The scope of search operations.
The scope can be the base DN, one level below the base DN, or the entire subtree below the base DN.
The subtrees that clients are allowed to access or are prohibited from accessing.
For information, see Subtrees in the Request Filtering Policy.
Entries that can be accessed in search operations and data that can be returned by search operations.
For information, see Search Data Hiding Rules in the Request Filtering Policy.
For information about how to configure a request filtering policy, see Creating and Configuring Request Filtering Policies and Search Data Hiding Rules in Sun Java System Directory Server Enterprise Edition 6.0 Administration Guide.
The request filtering policy is configured with one or more allowed subtrees and zero, one, or more prohibited subtrees.
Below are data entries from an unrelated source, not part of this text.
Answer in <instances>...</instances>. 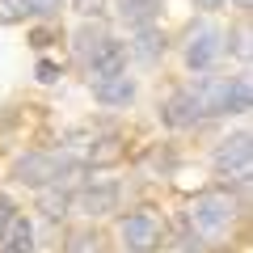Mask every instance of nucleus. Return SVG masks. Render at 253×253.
I'll return each mask as SVG.
<instances>
[{
	"label": "nucleus",
	"instance_id": "f257e3e1",
	"mask_svg": "<svg viewBox=\"0 0 253 253\" xmlns=\"http://www.w3.org/2000/svg\"><path fill=\"white\" fill-rule=\"evenodd\" d=\"M118 241H123L126 253H161L165 245V219L156 211L139 207V211H126L118 219Z\"/></svg>",
	"mask_w": 253,
	"mask_h": 253
},
{
	"label": "nucleus",
	"instance_id": "f03ea898",
	"mask_svg": "<svg viewBox=\"0 0 253 253\" xmlns=\"http://www.w3.org/2000/svg\"><path fill=\"white\" fill-rule=\"evenodd\" d=\"M186 219L199 228V232H224V228L236 219V199L228 194L224 186H219V190H203L199 199L190 203Z\"/></svg>",
	"mask_w": 253,
	"mask_h": 253
},
{
	"label": "nucleus",
	"instance_id": "7ed1b4c3",
	"mask_svg": "<svg viewBox=\"0 0 253 253\" xmlns=\"http://www.w3.org/2000/svg\"><path fill=\"white\" fill-rule=\"evenodd\" d=\"M181 55H186L190 72H211L215 59L224 55V30L211 26V21H194V26L186 30V46H181Z\"/></svg>",
	"mask_w": 253,
	"mask_h": 253
},
{
	"label": "nucleus",
	"instance_id": "20e7f679",
	"mask_svg": "<svg viewBox=\"0 0 253 253\" xmlns=\"http://www.w3.org/2000/svg\"><path fill=\"white\" fill-rule=\"evenodd\" d=\"M249 161H253V144H249V131H236V135L219 139L215 152H211V165H215L219 177H232L236 186H249Z\"/></svg>",
	"mask_w": 253,
	"mask_h": 253
},
{
	"label": "nucleus",
	"instance_id": "39448f33",
	"mask_svg": "<svg viewBox=\"0 0 253 253\" xmlns=\"http://www.w3.org/2000/svg\"><path fill=\"white\" fill-rule=\"evenodd\" d=\"M156 114H161V123L169 126V131H190V126L203 123V110H199V101H194L190 89H173L169 97L156 106Z\"/></svg>",
	"mask_w": 253,
	"mask_h": 253
},
{
	"label": "nucleus",
	"instance_id": "423d86ee",
	"mask_svg": "<svg viewBox=\"0 0 253 253\" xmlns=\"http://www.w3.org/2000/svg\"><path fill=\"white\" fill-rule=\"evenodd\" d=\"M118 199H123V186L118 181H89L76 194L72 207H81V215H89V219H101V215H114L118 211Z\"/></svg>",
	"mask_w": 253,
	"mask_h": 253
},
{
	"label": "nucleus",
	"instance_id": "0eeeda50",
	"mask_svg": "<svg viewBox=\"0 0 253 253\" xmlns=\"http://www.w3.org/2000/svg\"><path fill=\"white\" fill-rule=\"evenodd\" d=\"M89 89H93V101H97L101 110H126L135 101L139 84L123 72V76H106V81H89Z\"/></svg>",
	"mask_w": 253,
	"mask_h": 253
},
{
	"label": "nucleus",
	"instance_id": "6e6552de",
	"mask_svg": "<svg viewBox=\"0 0 253 253\" xmlns=\"http://www.w3.org/2000/svg\"><path fill=\"white\" fill-rule=\"evenodd\" d=\"M126 59H131V55H126V42H123V38H106V42L93 51V59L84 63V68H89V81L123 76V72H126Z\"/></svg>",
	"mask_w": 253,
	"mask_h": 253
},
{
	"label": "nucleus",
	"instance_id": "1a4fd4ad",
	"mask_svg": "<svg viewBox=\"0 0 253 253\" xmlns=\"http://www.w3.org/2000/svg\"><path fill=\"white\" fill-rule=\"evenodd\" d=\"M165 51H169V38H165V30L148 26V30H135V38L126 42V55L139 63H161Z\"/></svg>",
	"mask_w": 253,
	"mask_h": 253
},
{
	"label": "nucleus",
	"instance_id": "9d476101",
	"mask_svg": "<svg viewBox=\"0 0 253 253\" xmlns=\"http://www.w3.org/2000/svg\"><path fill=\"white\" fill-rule=\"evenodd\" d=\"M161 9H165L161 0H118V17H123L131 30H148V26H156Z\"/></svg>",
	"mask_w": 253,
	"mask_h": 253
},
{
	"label": "nucleus",
	"instance_id": "9b49d317",
	"mask_svg": "<svg viewBox=\"0 0 253 253\" xmlns=\"http://www.w3.org/2000/svg\"><path fill=\"white\" fill-rule=\"evenodd\" d=\"M123 156H126V144L118 135H93L84 165H89V169H106V165H118Z\"/></svg>",
	"mask_w": 253,
	"mask_h": 253
},
{
	"label": "nucleus",
	"instance_id": "f8f14e48",
	"mask_svg": "<svg viewBox=\"0 0 253 253\" xmlns=\"http://www.w3.org/2000/svg\"><path fill=\"white\" fill-rule=\"evenodd\" d=\"M253 110V84H249V72H236V76H228V106H224V114H249Z\"/></svg>",
	"mask_w": 253,
	"mask_h": 253
},
{
	"label": "nucleus",
	"instance_id": "ddd939ff",
	"mask_svg": "<svg viewBox=\"0 0 253 253\" xmlns=\"http://www.w3.org/2000/svg\"><path fill=\"white\" fill-rule=\"evenodd\" d=\"M106 38H110V34H106V26H101V21H84V26L72 34V51H76V59L89 63V59H93V51H97Z\"/></svg>",
	"mask_w": 253,
	"mask_h": 253
},
{
	"label": "nucleus",
	"instance_id": "4468645a",
	"mask_svg": "<svg viewBox=\"0 0 253 253\" xmlns=\"http://www.w3.org/2000/svg\"><path fill=\"white\" fill-rule=\"evenodd\" d=\"M72 203H76V194H72V190H63V186L38 190V211H42L46 219H63L68 211H72Z\"/></svg>",
	"mask_w": 253,
	"mask_h": 253
},
{
	"label": "nucleus",
	"instance_id": "2eb2a0df",
	"mask_svg": "<svg viewBox=\"0 0 253 253\" xmlns=\"http://www.w3.org/2000/svg\"><path fill=\"white\" fill-rule=\"evenodd\" d=\"M0 253H34V224H30V215L13 219V228L0 241Z\"/></svg>",
	"mask_w": 253,
	"mask_h": 253
},
{
	"label": "nucleus",
	"instance_id": "dca6fc26",
	"mask_svg": "<svg viewBox=\"0 0 253 253\" xmlns=\"http://www.w3.org/2000/svg\"><path fill=\"white\" fill-rule=\"evenodd\" d=\"M63 253H110V241H106V232H97V228H81V232L68 236V249Z\"/></svg>",
	"mask_w": 253,
	"mask_h": 253
},
{
	"label": "nucleus",
	"instance_id": "f3484780",
	"mask_svg": "<svg viewBox=\"0 0 253 253\" xmlns=\"http://www.w3.org/2000/svg\"><path fill=\"white\" fill-rule=\"evenodd\" d=\"M26 4V17H42V21H55L63 13V4L68 0H21Z\"/></svg>",
	"mask_w": 253,
	"mask_h": 253
},
{
	"label": "nucleus",
	"instance_id": "a211bd4d",
	"mask_svg": "<svg viewBox=\"0 0 253 253\" xmlns=\"http://www.w3.org/2000/svg\"><path fill=\"white\" fill-rule=\"evenodd\" d=\"M34 76H38V84H59V81H63V63L42 55V59L34 63Z\"/></svg>",
	"mask_w": 253,
	"mask_h": 253
},
{
	"label": "nucleus",
	"instance_id": "6ab92c4d",
	"mask_svg": "<svg viewBox=\"0 0 253 253\" xmlns=\"http://www.w3.org/2000/svg\"><path fill=\"white\" fill-rule=\"evenodd\" d=\"M224 51H232L236 59H249V30L236 26L232 34H224Z\"/></svg>",
	"mask_w": 253,
	"mask_h": 253
},
{
	"label": "nucleus",
	"instance_id": "aec40b11",
	"mask_svg": "<svg viewBox=\"0 0 253 253\" xmlns=\"http://www.w3.org/2000/svg\"><path fill=\"white\" fill-rule=\"evenodd\" d=\"M21 211H17V203L9 199V194H0V241H4V232L13 228V219H17Z\"/></svg>",
	"mask_w": 253,
	"mask_h": 253
},
{
	"label": "nucleus",
	"instance_id": "412c9836",
	"mask_svg": "<svg viewBox=\"0 0 253 253\" xmlns=\"http://www.w3.org/2000/svg\"><path fill=\"white\" fill-rule=\"evenodd\" d=\"M55 38H59V30H55V26H34V30H30V46H34V51H46Z\"/></svg>",
	"mask_w": 253,
	"mask_h": 253
},
{
	"label": "nucleus",
	"instance_id": "4be33fe9",
	"mask_svg": "<svg viewBox=\"0 0 253 253\" xmlns=\"http://www.w3.org/2000/svg\"><path fill=\"white\" fill-rule=\"evenodd\" d=\"M72 9H76V13H81V17H84V21H89V17H93V21H97V17H101V13H106V0H72Z\"/></svg>",
	"mask_w": 253,
	"mask_h": 253
},
{
	"label": "nucleus",
	"instance_id": "5701e85b",
	"mask_svg": "<svg viewBox=\"0 0 253 253\" xmlns=\"http://www.w3.org/2000/svg\"><path fill=\"white\" fill-rule=\"evenodd\" d=\"M181 253H203V241L199 236H186V241H181Z\"/></svg>",
	"mask_w": 253,
	"mask_h": 253
},
{
	"label": "nucleus",
	"instance_id": "b1692460",
	"mask_svg": "<svg viewBox=\"0 0 253 253\" xmlns=\"http://www.w3.org/2000/svg\"><path fill=\"white\" fill-rule=\"evenodd\" d=\"M194 4H199V9H203V13H215V9H224L228 0H194Z\"/></svg>",
	"mask_w": 253,
	"mask_h": 253
},
{
	"label": "nucleus",
	"instance_id": "393cba45",
	"mask_svg": "<svg viewBox=\"0 0 253 253\" xmlns=\"http://www.w3.org/2000/svg\"><path fill=\"white\" fill-rule=\"evenodd\" d=\"M232 9H236V13H249V9H253V0H232Z\"/></svg>",
	"mask_w": 253,
	"mask_h": 253
}]
</instances>
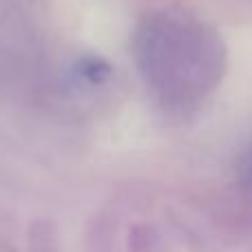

The subtrees identify the part of a data view that can be accessed by clients.
An allowed subtree is specified by a minimum base DN. Clients are permitted to perform operations on entries at the minimum base DN or below the minimum base DN. By default, the minimum base DN is the root DN.
If a client requests a search operation that is targeted at a DN superior to the minimum base DN, Directory Proxy Server rewrites the DN to target the minimum base DN. If a client performs any other operation that is targeted at a DN superior to the minimum base DN, the operation is denied.
A prohibited subtree is a branch of the allowed subtree that cannot be accessed by the client. The base DN of a prohibited subtree must be subordinate to the minimum base DN of an allowed subtree. If a client performs an operation that is targeted at a prohibited subtree, the operation is denied.
Rules that determine how to return the result of a search operation to a client are called search data hiding rules. For information about creating search data hiding rules, see To Create Search Data Hiding Rules in Sun Java System Directory Server Enterprise Edition 6.0 Administration Guide.
The result of a search operation can be returned in one of the following ways:
The target entry is not returned
The target entry is returned but the specified attributes are filtered out
The target entry is returned but the unspecified attributes are filtered out
Search data hiding rules can be applied to the following entries:
Entries with the specified DN
Entries with the specified DN pattern
Entries with a specified attribute name/attribute value pair (attrName:attrValue)
Search data hiding rules are defined for a given request filtering policy and cannot be used by another request filtering policy. If a request filtering policy is deleted, its associated search data hiding rules are automatically deleted. Zero, one or multiple search data hiding rules can be defined in one request filtering policy.